O objetivo é que “você tome o produto todos os dias e não seja uma pílula, mas um alimento como remédio”, diz Esser, que não é parente do CEO adjunto da Danone. “E, com o tempo, aumentaremos sua imunidade ou sua resiliência”. A ciência também poderia ajudar a Danone a evitar alguns obstáculos do passado. A empresa foi obrigada a mudar a rotulagem e o marketing de seu iogurte Activia e da bebida láctea DanActive há cerca de 15 anos nos EUA para eliminar “alegações exageradas de saúde”.
Ela teve que pagar até US$ 35 milhões para reembolsar os clientes que argumentaram que a subsidiária da Danone nos EUA estava cobrando um preço mais alto devido a afirmações científicas que não podiam ser comprovadas, como o alívio da constipação. Um ano mais tarde, a empresa enfrentou restrições na União Europeia, onde os órgãos reguladores também restringiram as afirmações sobre saúde, limitando sua capacidade de anunciar benefícios específicos.

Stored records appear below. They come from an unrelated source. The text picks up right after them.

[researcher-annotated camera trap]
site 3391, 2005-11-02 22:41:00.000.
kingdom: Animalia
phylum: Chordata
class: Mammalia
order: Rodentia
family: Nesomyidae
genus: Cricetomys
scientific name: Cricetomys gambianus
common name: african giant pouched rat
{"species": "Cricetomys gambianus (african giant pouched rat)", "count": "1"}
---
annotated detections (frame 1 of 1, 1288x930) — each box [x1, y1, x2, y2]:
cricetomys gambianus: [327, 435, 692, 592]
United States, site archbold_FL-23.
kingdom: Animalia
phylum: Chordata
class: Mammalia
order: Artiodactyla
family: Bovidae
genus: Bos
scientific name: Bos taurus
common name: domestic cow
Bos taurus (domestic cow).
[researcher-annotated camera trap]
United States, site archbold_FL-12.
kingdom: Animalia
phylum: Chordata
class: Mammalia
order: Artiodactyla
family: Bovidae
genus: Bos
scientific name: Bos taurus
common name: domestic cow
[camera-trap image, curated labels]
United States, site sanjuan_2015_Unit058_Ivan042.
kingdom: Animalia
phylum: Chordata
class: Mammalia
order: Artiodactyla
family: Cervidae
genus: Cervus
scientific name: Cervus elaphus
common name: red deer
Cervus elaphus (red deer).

O novo impulso para “garantir que tenhamos substância”, como Saint-Affrique descreveu, deu início a uma corrida de licenciamento para garantir as alegações terapêuticas. A Nestlé, que tem suas próprias culturas de bactérias, patenteou uma cepa da mesma espécie da presente no Actimel da Danone, focando em uma forma termicamente tratada que oferece a vantagem de uma vida útil mais longa e documentando sua capacidade de aumentar a produção de interleucina-10, uma proteína essencial para a inflamação e a imunidade.
Os pesquisadores da Danone, por sua vez, mostraram que o consumo de seu iogurte reduziu o desenvolvimento de resistência à insulina e gordura no fígado em camundongos obesos. O estudo patrocinado pela empresa apontou um aumento de compostos benéficos nos fígados dos animais, o que a levou a obter patentes que lhe permitem falar dos benefícios para o fígado e para o metabolismo do açúcar de pelo menos três tipos desses ingredientes.
A empresa francesa afirma que há muito mais a ser feito nesse espaço em expansão na interseção entre alimentos e medicamentos.
“Se quisermos garantir que o consumidor considere nossos produtos superiores aos outros, precisamos ter certeza de que temos os argumentos certos sustentados pela ciência certa”, diz Esser, CEO adjunto que supervisiona as finanças e a tecnologia na Danone. “Você verá que isso fará a diferença”.